Reinforced Reasoning for End-to-End Retrosynthetic Planning
Summary: arXiv:2603.29723v1 Announce Type: new
Abstract
Retrosynthetic planning is a fundamental task in organic chemistry, yet remains challenging due to its combinatorial complexity. To address this, conventional approaches typically rely on hybrid frameworks that combine single-step predictions with external search heuristics, inevitably fracturing the logical coherence between local molecular transformations and global planning objectives.
Introduction
In the field of organic chemistry, retrosynthetic planning is crucial for designing synthetic pathways to create complex molecules. However, the inherent complexity of this task presents significant challenges, primarily due to the vast number of possible molecular transformations. Traditional methods have often struggled to maintain a cohesive and logical approach throughout the planning process.

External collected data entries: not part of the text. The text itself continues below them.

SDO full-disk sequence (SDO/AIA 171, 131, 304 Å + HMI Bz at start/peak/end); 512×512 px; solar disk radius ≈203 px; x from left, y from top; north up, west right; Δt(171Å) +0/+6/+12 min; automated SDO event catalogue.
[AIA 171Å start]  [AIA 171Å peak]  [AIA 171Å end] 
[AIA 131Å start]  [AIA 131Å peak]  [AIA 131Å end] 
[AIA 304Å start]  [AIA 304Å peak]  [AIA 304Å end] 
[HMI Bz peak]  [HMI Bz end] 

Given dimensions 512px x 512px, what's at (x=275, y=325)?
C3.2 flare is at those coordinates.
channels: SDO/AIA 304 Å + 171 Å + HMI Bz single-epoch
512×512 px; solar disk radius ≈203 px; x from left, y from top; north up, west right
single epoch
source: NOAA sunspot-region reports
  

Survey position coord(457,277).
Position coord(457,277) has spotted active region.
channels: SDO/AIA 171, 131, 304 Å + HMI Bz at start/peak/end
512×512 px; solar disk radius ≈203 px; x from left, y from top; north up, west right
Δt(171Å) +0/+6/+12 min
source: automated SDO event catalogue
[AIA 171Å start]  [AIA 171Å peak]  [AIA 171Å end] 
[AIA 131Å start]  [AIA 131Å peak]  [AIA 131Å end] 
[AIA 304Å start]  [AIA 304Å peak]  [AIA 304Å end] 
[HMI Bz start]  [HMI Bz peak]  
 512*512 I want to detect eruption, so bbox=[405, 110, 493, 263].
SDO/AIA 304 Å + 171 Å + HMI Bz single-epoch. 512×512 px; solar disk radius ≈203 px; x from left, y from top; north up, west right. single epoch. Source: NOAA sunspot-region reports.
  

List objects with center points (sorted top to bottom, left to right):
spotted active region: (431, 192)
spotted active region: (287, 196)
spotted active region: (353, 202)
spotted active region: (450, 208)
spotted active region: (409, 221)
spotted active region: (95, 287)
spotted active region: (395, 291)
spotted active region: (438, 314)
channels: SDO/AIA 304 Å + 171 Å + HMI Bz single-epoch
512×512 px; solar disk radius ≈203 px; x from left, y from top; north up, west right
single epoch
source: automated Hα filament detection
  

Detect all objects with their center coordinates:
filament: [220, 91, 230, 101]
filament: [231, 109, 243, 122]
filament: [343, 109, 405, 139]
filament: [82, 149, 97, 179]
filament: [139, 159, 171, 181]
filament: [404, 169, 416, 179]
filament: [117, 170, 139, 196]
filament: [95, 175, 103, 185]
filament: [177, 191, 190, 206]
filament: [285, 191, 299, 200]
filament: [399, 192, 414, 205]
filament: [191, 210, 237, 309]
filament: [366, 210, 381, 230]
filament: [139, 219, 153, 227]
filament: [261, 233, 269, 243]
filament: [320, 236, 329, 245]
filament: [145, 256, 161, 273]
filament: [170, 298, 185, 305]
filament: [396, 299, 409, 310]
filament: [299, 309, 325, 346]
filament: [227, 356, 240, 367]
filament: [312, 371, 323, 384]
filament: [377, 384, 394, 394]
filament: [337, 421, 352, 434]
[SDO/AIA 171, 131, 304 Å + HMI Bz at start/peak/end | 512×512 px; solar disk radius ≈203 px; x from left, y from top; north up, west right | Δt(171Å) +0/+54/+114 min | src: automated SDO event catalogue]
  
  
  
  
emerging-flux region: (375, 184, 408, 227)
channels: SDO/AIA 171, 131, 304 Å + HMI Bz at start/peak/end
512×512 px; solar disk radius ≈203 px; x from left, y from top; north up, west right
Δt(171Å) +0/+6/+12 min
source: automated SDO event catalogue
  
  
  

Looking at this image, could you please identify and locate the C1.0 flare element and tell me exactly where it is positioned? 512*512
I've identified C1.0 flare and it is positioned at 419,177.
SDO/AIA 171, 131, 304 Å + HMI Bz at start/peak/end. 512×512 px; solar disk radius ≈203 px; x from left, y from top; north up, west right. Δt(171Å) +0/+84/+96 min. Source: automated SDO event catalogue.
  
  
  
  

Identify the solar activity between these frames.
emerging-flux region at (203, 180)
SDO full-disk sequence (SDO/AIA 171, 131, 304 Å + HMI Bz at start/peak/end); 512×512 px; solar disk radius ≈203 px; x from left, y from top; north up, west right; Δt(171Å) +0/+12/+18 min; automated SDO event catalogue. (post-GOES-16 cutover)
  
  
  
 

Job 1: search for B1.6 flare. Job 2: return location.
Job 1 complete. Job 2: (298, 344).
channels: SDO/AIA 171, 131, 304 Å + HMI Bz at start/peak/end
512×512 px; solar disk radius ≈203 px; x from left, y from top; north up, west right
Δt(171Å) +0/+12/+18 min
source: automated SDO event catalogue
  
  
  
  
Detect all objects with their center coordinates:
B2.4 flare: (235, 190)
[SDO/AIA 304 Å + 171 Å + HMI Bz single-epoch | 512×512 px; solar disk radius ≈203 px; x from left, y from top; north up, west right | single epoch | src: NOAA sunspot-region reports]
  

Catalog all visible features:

Challenges in Conventional Approaches
Conventional frameworks for retrosynthetic planning generally take a hybrid approach, integrating single-step predictions with heuristic-based searches. While this method offers some advantages, it tends to compromise the logical connections between individual transformation steps and the overarching synthetic goals. This disconnect can lead to inefficiencies and suboptimal planning outcomes.
Introducing ReTriP
To overcome these limitations, we present ReTriP (Retrosynthetic Transformation Planning), an innovative end-to-end generative framework that reformulates the retrosynthesis process as a direct Chain-of-Thought reasoning task. This novel approach aims to enhance the logical flow of reasoning in retrosynthetic planning by embedding strategic foresight directly into the model’s chemical reasoning capabilities.
Methodology
ReTriP establishes a path-coherent molecular representation that facilitates a seamless connection between individual transformation steps and overall planning objectives. Our methodology employs a progressive training curriculum that transitions from reasoning distillation to reinforcement learning, utilizing verifiable rewards to ensure alignment between stepwise generation and practical route utility.
Empirical Evaluation
To assess the effectiveness of ReTriP, we conducted extensive evaluations using the RetroBench benchmark. The results demonstrate that ReTriP achieves state-of-the-art performance in retrosynthetic planning tasks, showcasing superior robustness, particularly in long-horizon planning scenarios when compared to traditional hybrid baselines.
Conclusion
The introduction of ReTriP marks a significant advancement in the field of retrosynthetic planning. By reframing the problem as a Chain-of-Thought reasoning task and employing a robust training methodology, we have bridged the gap between local transformations and global objectives. This innovation not only enhances the logical coherence of synthetic planning but also sets a new benchmark for performance in the domain.
Future Work
Moving forward, we aim to refine the ReTriP framework further and explore its application across various domains within organic chemistry. Continued research will focus on optimizing the model’s reasoning capabilities and expanding its utility in complex synthetic scenarios.